Whilst imaging our brains might offer up tantalising glimpses of how the essence of human can be nurtured, enhanced and manipulated - the true complexity of what we are, and how we engage with each other and our environment - is far more nuanced.


If we galvanise our imaginations, and envisaged our work beyond the confines of the neatly categorised sick individual, we could truly be a powerful force for social change and justice. And there’s something of a punk sensibility to the arts, from Pussy-Riot performing in Moscow, to the 2013 12th Youth Performing Arts Festival in Lahor, that despite being bombed in 2008, continues to encourage girls to take part in contemporary theatre.

Tim Lang and Geof Rayner in their article on Ecological Public Health in the British Medical Journal, ask how can we “reframe thinking about mental health, social exclusion, and inequalities in health”, without placing democracy at the heart of our thinking, where people have “a sense of - and actual engagement in shaping society and life, particularly when, we live in a “world in which so many people are excluded from control.” 

Isaac Newton in his book, The Principia wrote what is still considered to be one of the most important scientific books ever written. And not just because it set out revolutionary hypotheses about physical laws, but because it set the ‘gold standard’ in scientific writing. Interestingly, the post war economist and first chair of Arts Council England, John Maynard Keynes, described Newton, as ‘Not the first of the age of Reason. He was the last of the magicians’. I do like this economist’s reflection on the revolutionary magic of Newton’s scientific imagination.


I’d like to conclude my presentation, not with answers to questions around the value of our work, but with some points to consider:

1: SCIENTISM: NancyCartwright for the LSE suggests that “...there is no gold standard; no universally best method. Gold methods however, are whatever methods will provide the information you need, reliably, from what you can do, and from what you can know on the occasion.”

2: ECONOMICS: Hasan Bakhshi notes in his essay Beauty: valuebeyond measure? even- “...the Treasury’s Green Book guidelines for cost-benefit analysis...recommends that a range of techniques be used to elicit non-market values, even if these are subjective. Methods like Social Return On Investment may offer compelling economic proxies.
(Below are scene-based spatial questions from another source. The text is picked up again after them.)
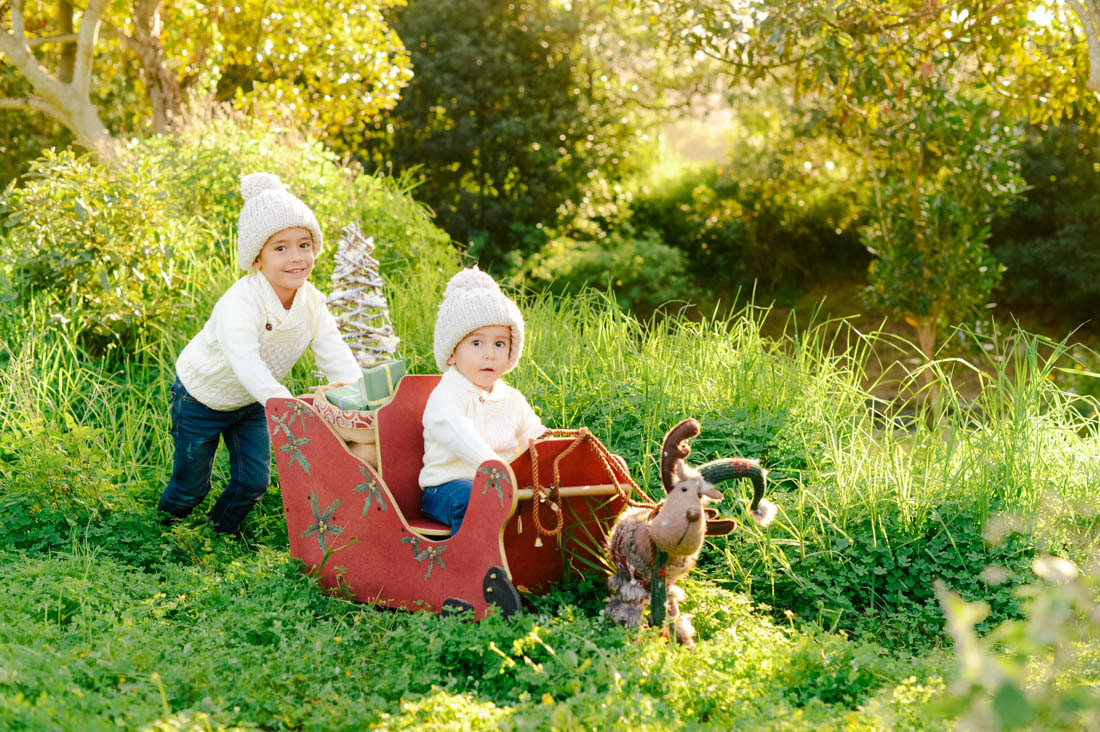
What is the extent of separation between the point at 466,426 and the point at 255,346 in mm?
1063

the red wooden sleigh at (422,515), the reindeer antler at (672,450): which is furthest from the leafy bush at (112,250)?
the reindeer antler at (672,450)

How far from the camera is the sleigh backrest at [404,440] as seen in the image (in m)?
3.85

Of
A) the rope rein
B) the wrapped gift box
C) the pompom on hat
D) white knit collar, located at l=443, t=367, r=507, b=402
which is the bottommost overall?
the rope rein

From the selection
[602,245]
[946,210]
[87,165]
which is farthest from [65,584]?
[602,245]

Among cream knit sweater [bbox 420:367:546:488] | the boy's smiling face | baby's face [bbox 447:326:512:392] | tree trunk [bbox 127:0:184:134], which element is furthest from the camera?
tree trunk [bbox 127:0:184:134]

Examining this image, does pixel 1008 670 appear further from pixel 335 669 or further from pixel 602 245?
pixel 602 245

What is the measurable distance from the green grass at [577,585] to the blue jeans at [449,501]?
15.6 inches

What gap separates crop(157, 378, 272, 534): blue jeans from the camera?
4.35 meters

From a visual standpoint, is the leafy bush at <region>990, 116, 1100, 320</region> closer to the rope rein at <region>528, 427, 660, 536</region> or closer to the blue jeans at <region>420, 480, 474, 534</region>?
the rope rein at <region>528, 427, 660, 536</region>

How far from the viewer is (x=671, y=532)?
3.10m

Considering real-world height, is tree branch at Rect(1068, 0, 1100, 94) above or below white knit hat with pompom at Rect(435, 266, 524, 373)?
above

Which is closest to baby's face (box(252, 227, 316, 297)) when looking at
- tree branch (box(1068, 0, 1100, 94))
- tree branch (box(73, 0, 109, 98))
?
tree branch (box(1068, 0, 1100, 94))

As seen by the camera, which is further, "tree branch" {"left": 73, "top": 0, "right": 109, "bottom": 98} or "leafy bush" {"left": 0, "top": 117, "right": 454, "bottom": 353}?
"tree branch" {"left": 73, "top": 0, "right": 109, "bottom": 98}

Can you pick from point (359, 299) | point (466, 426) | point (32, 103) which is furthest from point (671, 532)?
point (32, 103)
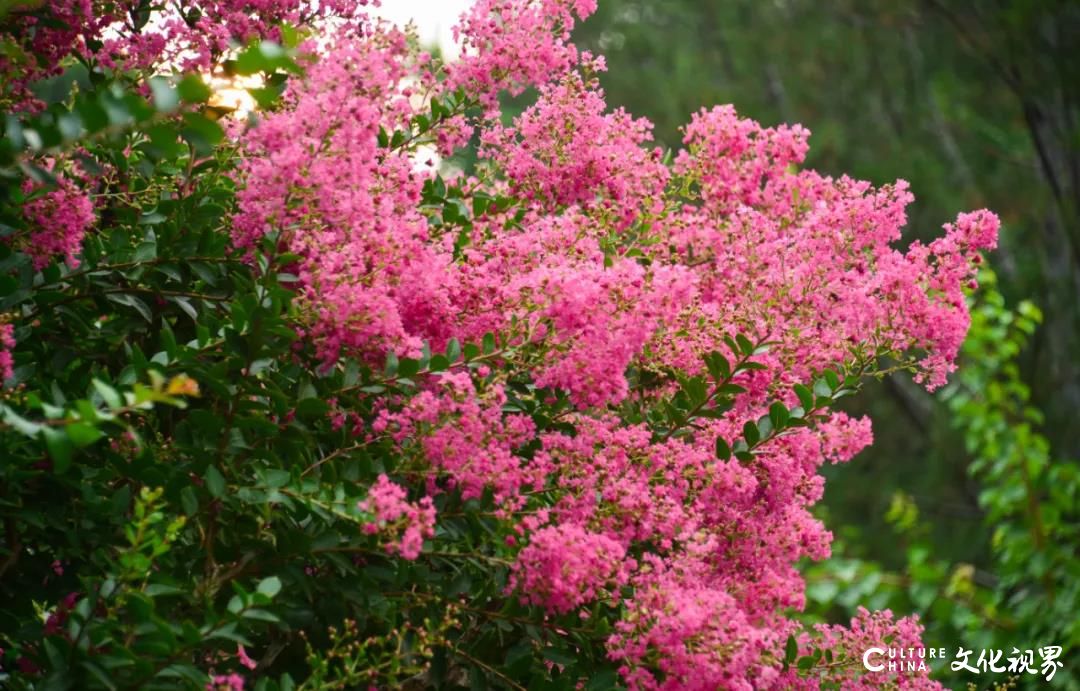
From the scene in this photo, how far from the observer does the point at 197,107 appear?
2512mm

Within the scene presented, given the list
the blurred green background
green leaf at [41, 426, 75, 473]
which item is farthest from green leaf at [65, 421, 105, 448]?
the blurred green background

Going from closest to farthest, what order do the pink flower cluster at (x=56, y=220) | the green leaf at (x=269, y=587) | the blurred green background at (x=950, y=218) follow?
1. the green leaf at (x=269, y=587)
2. the pink flower cluster at (x=56, y=220)
3. the blurred green background at (x=950, y=218)

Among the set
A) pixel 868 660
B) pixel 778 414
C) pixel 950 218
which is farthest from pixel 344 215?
pixel 950 218

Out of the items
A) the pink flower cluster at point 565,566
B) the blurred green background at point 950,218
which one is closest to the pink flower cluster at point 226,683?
the pink flower cluster at point 565,566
3: CULTURAL VALUE: Dr Samuel Ladkin: in Against Value in the Arts - suggests, “It is often the staunchest defenders of art who do it the most harm, by suppressing or mollifying its dissenting voice, by neutralizing its painful truths, and by instrumentalising its potentiality, so that rather than expanding the autonomy of thought and feeling of the artist and the audience, it makes art self-satisfied…”

I began with Charles-Edward Winslow’s assertion that public health is dependent on KNOWLEDGE, POLITICAL ADVOCACY and critically, IMAGINATION.


To Winslow’s definition, I would like to add AUTHENTICITY. I think we have some fundamental questions to explore, and central to this is why we do, what we do, and believe in what we believe? In our unequal and market-driven world, can we learn from the past to influence our futures - and is there a danger that if we understand impacts of the arts in terms of deficit and disease and not assets and potential, we may just become another pseudo-science? The arts have the power to change mindsets and challenge outrageous inequalities - and just how we evidence this reach, might best be understood through the very practice itself.


1 comment:

  1. Brilliant Clive. I think there could be mutualism between the science and the stories and between quantitative and qualitative researchers. But we shouldn't be made to undertake clinical trials unless we are directly asserting that that our intention is to make a clinical difference, in which case, practitioners are accountable within a clinical framework. At the end of the day. commissioning and context will determine the type of evidence required - there shouldn't be a one size fits all expectation. Brilliant, thought provoking stuff Clive!